I get to work this morning to find six laptops just laying on top of the table beside the charger cabinet. There were many notes informing me that the reason they were not in the charger cabinet was because the lock on the cabinet was broken. But the lock is broken in the unlocked position. So why in the hell couldn't the laptops be charging anyway? Even if they were charging in the open cabinet it's slightly more secure than just keeping them on top of the table. At least then any thief would have to take the time to unplug the laptops.

I want to tell my boss about this in my daily e-mail, but I hope I can do so in a professional, diplomatic way. It's kind hard to that when it makes me want to pull my hair out. I have eight hours or so for that urge to pass before sending her an e-mail.

I'm going to have to move on to something else, or my mind is going to shut down...
December 9, 2009 at 5:31pm
December 9, 2009 at 5:31pm
#679350
It's the week before finals and it's kicking my ass. I'm not even a student anymore. It's really not bad, it's just I'm not used to being so busy at work. I'd love to be this busy all the time. When you're not used to the constant running around, it's really tiring.

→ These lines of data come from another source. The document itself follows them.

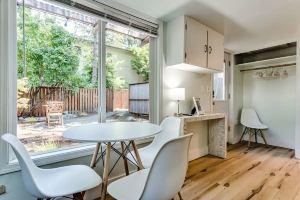 University Cottage, 2 blocks from U of O., Eugene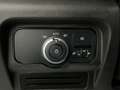 Mercedes-Benz Citan Tourer 110CDI Base Blanc - thumbnail 13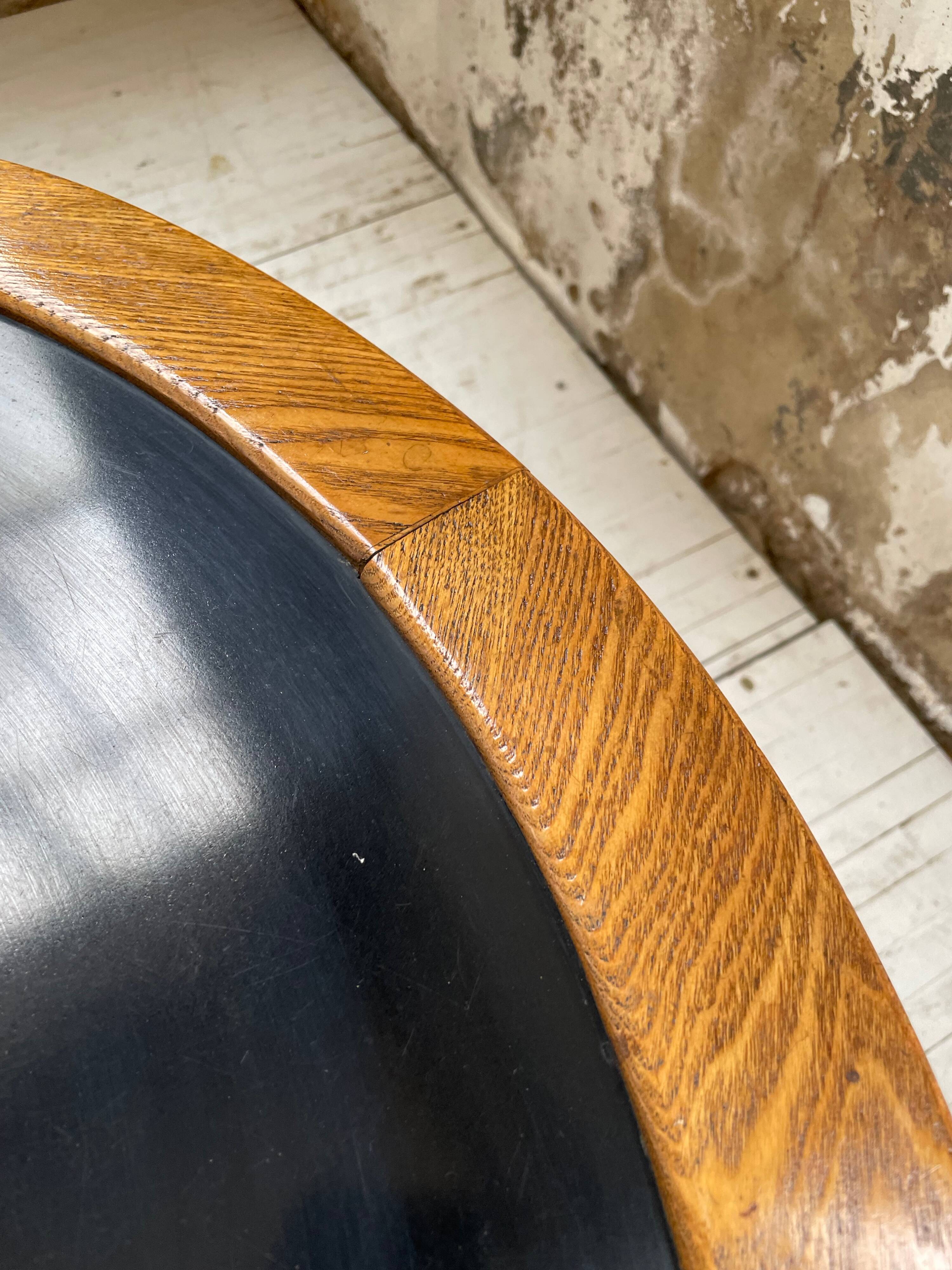 Ramos coffee table ed. Castanaletta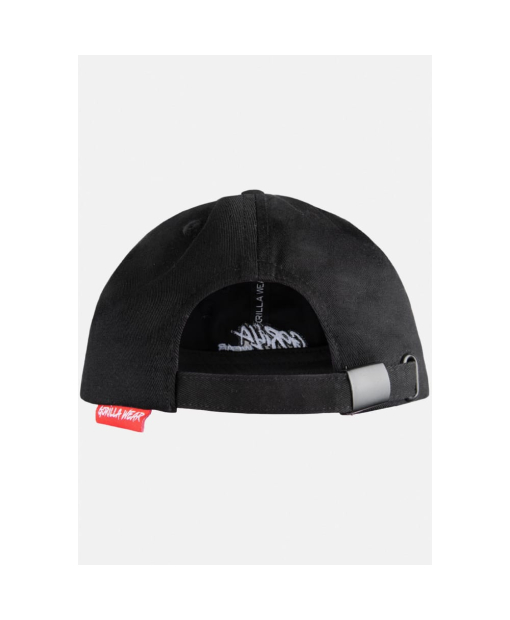 galway-destroyed-cap-black-01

The weather is sucking today, but it's winter. I don't get stressed about winter like I used to. But I still don't like it. The thing that bothered me most was having to drive in bad weather. But I pretty much accepted that society cares more about people going to work to make profit instead of staying safe. There isn't any point in worrying or stressing out over it if I have to do it anyway. Still don't like winter though. I don't like being cold. I don't like wearing sweaters and sweatshirts unless they're a certain kind and even then I'd still rather be wearing something else. I don't like wearing turtlenecks either. I don't like having dry and itchy skin. I don't like the shorter days. I don't like bare trees. Yes, they are pretty with snow and ice on them, but usually if they're coated in snow, so are the roads.

Yes, I have considered moving somewhere warmer, but Indiana is still home. I'd rather have a winter home for three months of the year. But that takes money. So does moving some place warmer. My husband loves snow. He was so happy when saw the snow earlier this week, it was the one time I thought the snow was worth it. Benn's been feeling better, but his throat is still sore. We went to the doctor on Friday and he got stronger antibiotics. The doctor didn't actually diagnose him with anything. He got two shots too.

There have been a few times where I thought I was going to get sick, but so far so good. One of my co-workers had strep throat last week. I've just been more exhausted this week than anything. At least finals week isn't as busy as this week is for us.